15 Limited Operations on Pointers

15 Limited Operations on Pointers #

In previous articles, we have mentioned “pointers” many times, and you should be familiar with them by now. However, most of the time we were referring to pointer types and their corresponding pointer values. Today, we will discuss more in-depth content.

Let’s start with a quick review.

type Dog struct {
    name string
}

func (dog *Dog) SetName(name string) {
    dog.name = name
}

For the base type Dog, *Dog is its pointer type. And for a variable dog of type Dog with a non-nil value, the result of the address expression &dog is the pointer value of that variable (i.e., the underlying value).

If a method has a receiver of type *Dog, then that method is a pointer method of the base type Dog.

In this case, the receiver of this method is actually the pointer value of the current underlying value.

We can seamlessly access any field included in the underlying value through the pointer value and call any associated methods. This is probably the most frequently used “pointer” in writing Go programs.

Traditionally, a pointer is a value that points to a specific memory address. This memory address can be the starting address of any data or code, such as a variable, a field, or a function.

We just mentioned one of these cases, but in Go, there are a few other things that can represent “pointers”. The one closest to the traditional sense is the uintptr type. This type is actually a numeric type and is one of the built-in data types in Go.

Depending on the underlying computer’s architecture, it can store a 32-bit or 64-bit unsigned integer, which represents the bit pattern of any pointer, i.e., the raw memory address.

Next, let’s look at the unsafe package in the Go standard library. The unsafe package has a type called Pointer, which also represents a “pointer”.

unsafe.Pointer can represent any pointer to an addressable value, and it serves as a bridge between the pointer value and the uintptr value mentioned earlier. In other words, through it, we can perform bidirectional conversion between these two values. There is a crucial word here - addressable. Before we continue with unsafe.Pointer, we need to understand the exact meaning of this word.

Today’s question is: Can you list which values in Go are not addressable?

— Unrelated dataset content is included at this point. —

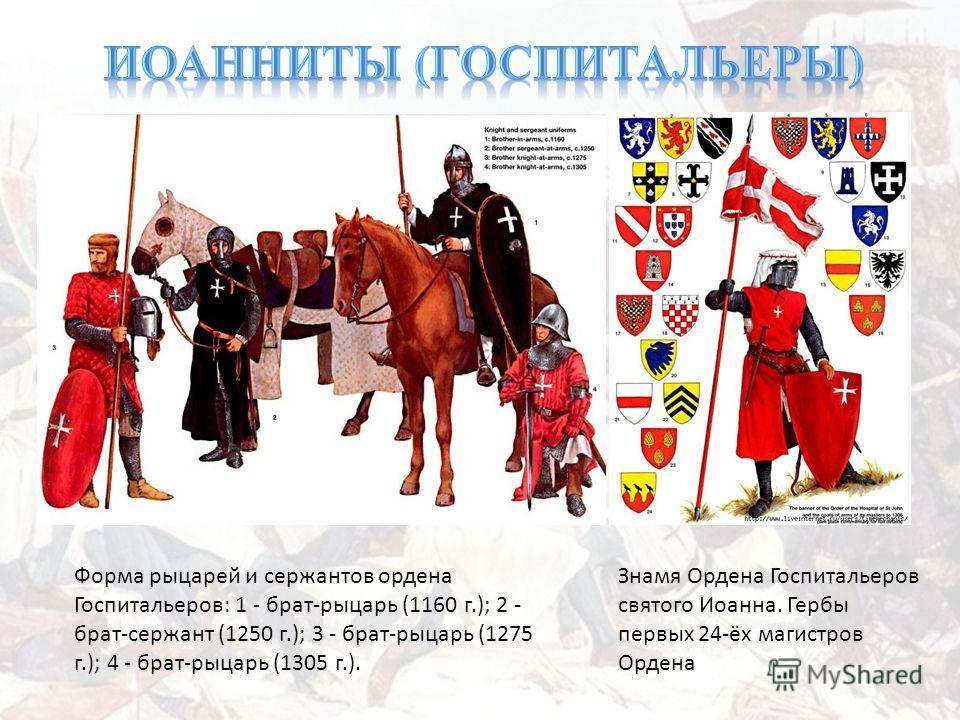 Знамя Ордена Госпитальеров святого Иоанна. Гербы первых 24-ёх магистров Ордена Форма рыцарей и сержантов ордена Госпитальеров: 1 - брат-рыцарь (1160 г.); 2 - брат-сержант (1250 г.); 3 - брат-рыцарь (1275 г.); 4 - брат-рыцарь (1305 г.).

A typical answer to this question is: The values in the following list are not addressable.

Values of constants.
Literal values of basic types.
Result values of arithmetic operations.
Result values of indexing expressions and slicing expressions of various literals. However, there is an exception, the result value of indexing a slice literal is addressable.
Result values of indexing expressions and slicing expressions of string variables.
Result values of indexing expressions of dictionary variables.
Result values of function literals and method literals, as well as the result values of their call expressions.
Field values of struct literals, i.e., the result values of selection expressions of struct literals.
Result values of type conversion expressions.
Result values of type assertion expressions.
Result values of receive expressions.

Analysis of the Problem #

At first glance, these unaddressable values in the answers seem to have no pattern. But don’t worry, let’s go through them together. You can refer to the code in the demo35.go file, which should make it easier for you to understand.

The values of constants are always stored in a specific memory area, and these values are immutable. The same applies to literal values of primitive types, which can actually be considered as constants, but without any identifier to represent them.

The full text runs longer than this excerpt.